Disegnava moda a 7 anni

Nato in Marocco da una famiglia ebrea marocchina, Elbaz era cresciuto in Israele. Aveva iniziato a disegnare abiti all’età di 7 anni e per questo, consapevole del suo talento, la madre lo aveva incoraggiato a trasferirsi a New York dove era arrivato a metà degli anni Ottanta. Dopo un periodo in un’azienda di abiti da sposa, era stato assunto come assistente da Geoffrey Beene, dove era rimasto per 7 anni. Quindi, dal 1996 al 1998 Elbaz aveva lavorato per la maison Guy Laroche. Nel 1998 la realizzazione di un sogno: succedere a Yves Saint Laurent al timone del pret-à-porter, fino all’esonero, quando il Gruppo Gucci (oggi Keering) acquisì il brand arruolando Tom Ford. 

Anche la moda italiana deve creatività ad Alber Elbaz: il designer aveva collaborato per un anno con Krizia a Milano. Quindi il ritorno a Parigi e l’approdo, dopo un anno di stop, a Lanvin, piccola azienda che riesce a riportare nel firmamento delle grandi griffe e lo consacra tra i grandi designer del nostro tempo. I suoi cocktail dress, sofisticati e iper femminili nel segno delle leggerezza — spesso arricchiti da drappeggi e fiocchi – sono stati indossati dalle star sul red carpet, da Demi Moore, Nicole Kidman, RhiannaCatherine Deneuve e Kate Moss. Nel 2012 Meryl Streep ritirò l’Oscar per The Iron Lady fasciata di un abito Lanvin. 

L’assenza dalle passerelle parigine per cinque anni, dopo l’uscita da Lanvin nell’ottobre 2015, si era fatta sentire. Elbaz prima di collaborare con Richemont, aveva disegnato i costumi per Natalie Portman nel film «A Tale of Love and Darkness» e aveva firmato consulenze, tra cui Tod’s e Converse per le scarpe e le Sportsac per gli accessori.

La paura del Covid: «Sento che il nemico mi attaccherà» 

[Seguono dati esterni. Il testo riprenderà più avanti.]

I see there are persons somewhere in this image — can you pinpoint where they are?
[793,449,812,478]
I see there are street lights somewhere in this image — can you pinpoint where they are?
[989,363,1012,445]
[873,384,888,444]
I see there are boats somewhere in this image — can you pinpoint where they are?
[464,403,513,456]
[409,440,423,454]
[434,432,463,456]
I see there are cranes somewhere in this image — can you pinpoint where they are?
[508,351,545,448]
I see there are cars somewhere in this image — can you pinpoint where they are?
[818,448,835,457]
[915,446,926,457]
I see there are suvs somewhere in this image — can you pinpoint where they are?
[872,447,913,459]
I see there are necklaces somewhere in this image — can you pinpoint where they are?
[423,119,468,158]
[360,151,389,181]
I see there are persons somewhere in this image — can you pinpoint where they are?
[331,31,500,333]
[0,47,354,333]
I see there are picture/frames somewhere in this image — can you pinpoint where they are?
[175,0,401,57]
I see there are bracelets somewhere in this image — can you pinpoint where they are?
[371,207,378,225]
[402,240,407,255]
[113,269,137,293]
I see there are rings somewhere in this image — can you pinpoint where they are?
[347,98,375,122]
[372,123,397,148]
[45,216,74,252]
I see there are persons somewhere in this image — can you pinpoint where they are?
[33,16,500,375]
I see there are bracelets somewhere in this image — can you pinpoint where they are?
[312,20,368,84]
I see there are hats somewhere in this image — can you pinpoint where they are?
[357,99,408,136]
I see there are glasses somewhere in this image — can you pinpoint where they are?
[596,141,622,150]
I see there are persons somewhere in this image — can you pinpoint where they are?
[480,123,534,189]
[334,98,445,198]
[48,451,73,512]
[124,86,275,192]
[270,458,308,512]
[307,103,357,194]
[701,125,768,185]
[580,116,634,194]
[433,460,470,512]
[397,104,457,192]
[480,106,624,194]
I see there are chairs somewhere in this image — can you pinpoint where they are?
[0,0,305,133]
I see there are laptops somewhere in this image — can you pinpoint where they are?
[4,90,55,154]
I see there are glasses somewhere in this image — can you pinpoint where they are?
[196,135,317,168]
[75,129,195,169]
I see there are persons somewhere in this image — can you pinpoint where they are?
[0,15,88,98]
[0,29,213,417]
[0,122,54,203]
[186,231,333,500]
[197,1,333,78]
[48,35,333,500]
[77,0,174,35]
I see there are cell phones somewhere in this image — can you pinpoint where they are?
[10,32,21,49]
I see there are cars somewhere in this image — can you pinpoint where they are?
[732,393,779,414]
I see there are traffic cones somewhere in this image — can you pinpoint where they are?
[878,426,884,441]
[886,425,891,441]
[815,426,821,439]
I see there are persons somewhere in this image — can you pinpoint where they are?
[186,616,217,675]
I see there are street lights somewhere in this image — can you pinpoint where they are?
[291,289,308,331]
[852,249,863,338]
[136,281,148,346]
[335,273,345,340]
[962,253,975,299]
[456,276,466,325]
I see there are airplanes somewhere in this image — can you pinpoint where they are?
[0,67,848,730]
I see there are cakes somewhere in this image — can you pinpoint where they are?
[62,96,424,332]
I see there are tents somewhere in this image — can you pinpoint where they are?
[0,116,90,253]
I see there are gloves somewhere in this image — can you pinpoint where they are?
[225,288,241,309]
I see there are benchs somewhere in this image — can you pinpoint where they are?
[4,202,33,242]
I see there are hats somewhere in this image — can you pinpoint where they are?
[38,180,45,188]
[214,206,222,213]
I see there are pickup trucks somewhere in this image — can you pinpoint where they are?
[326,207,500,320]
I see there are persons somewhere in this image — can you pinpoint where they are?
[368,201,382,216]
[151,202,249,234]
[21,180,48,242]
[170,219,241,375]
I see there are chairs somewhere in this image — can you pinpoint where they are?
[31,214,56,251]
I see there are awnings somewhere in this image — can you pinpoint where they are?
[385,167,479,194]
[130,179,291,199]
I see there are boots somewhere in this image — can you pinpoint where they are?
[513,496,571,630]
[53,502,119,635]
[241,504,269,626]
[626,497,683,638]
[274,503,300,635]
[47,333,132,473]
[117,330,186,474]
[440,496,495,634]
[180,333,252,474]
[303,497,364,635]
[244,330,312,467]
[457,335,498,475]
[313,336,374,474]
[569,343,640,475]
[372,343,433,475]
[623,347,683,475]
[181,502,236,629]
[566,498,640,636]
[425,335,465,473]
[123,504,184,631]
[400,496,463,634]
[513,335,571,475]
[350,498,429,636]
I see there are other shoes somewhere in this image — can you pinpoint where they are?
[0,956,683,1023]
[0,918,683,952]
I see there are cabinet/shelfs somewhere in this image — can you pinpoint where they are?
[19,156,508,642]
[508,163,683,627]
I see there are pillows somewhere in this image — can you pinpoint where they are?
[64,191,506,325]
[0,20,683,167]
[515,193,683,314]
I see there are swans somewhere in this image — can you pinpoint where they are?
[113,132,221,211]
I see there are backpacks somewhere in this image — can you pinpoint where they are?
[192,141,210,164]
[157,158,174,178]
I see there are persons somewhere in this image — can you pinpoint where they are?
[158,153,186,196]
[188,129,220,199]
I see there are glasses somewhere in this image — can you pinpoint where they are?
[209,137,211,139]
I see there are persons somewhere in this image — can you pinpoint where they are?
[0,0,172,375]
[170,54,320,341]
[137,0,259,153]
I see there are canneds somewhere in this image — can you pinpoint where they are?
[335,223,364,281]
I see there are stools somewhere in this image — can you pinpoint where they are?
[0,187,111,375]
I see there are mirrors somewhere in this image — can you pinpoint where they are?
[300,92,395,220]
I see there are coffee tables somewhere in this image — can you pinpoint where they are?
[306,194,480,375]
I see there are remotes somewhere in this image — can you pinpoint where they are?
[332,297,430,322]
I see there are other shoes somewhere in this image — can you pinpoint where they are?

Elabaz aveva scelto Parigi come luogo dove vivere. La pandemia da Covid-19 lo aveva turbato, come confessava in una intervista via Zoom alla rivista Numéro. «Sono un vero ipocondriaco — aveva spiegato —, quindi preferisco sempre essere in una grande città, vicino a un ospedale, per ogni evenienza … Specialmente adesso!». 

Era preoccupato Elbaz: «Ogni volta che c’è una consegna, sento che il nemico mi attaccherà. È un momento surreale, ogni bussare alla porta crea paura in me. E questo va contro la mia filosofia di vita, non aprire la porta agli altri — aveva aggiunto —. Devo dire che stiamo attraversando un momento bizzarro. Questi sono tempi molto strani e lunghi giorni tristi per me e per tutti noi». Ma poi tornava a guardare avanti, con la solita umanità: «Credo che il nostro cervello sia addestrato ad affrontare il post trauma. Voglio credere che si riuscirà a tornare a un po’ di modestia, umiltà e semplicità. Stavamo vivendo maratone folli. Forse questo è il momento per riflettere. Il tempo e la bellezza sono le mie definizioni di lusso».